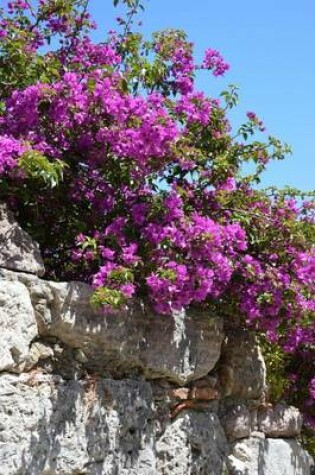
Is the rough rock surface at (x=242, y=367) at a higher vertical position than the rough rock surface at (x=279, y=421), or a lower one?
higher

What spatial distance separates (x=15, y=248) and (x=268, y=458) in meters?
2.43

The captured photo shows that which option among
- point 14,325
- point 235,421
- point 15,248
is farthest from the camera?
point 235,421

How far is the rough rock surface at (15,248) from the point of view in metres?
3.04

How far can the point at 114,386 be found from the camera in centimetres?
341

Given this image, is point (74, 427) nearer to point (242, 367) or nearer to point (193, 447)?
point (193, 447)

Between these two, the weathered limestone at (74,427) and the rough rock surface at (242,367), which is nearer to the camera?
--------------------------------------------------
### Stated task
Pick out each line of the records that contains the word "which" and copy those lines.

### Output for this exercise
The captured photo shows that which option among
Between these two, the weathered limestone at (74,427) and the rough rock surface at (242,367), which is nearer to the camera?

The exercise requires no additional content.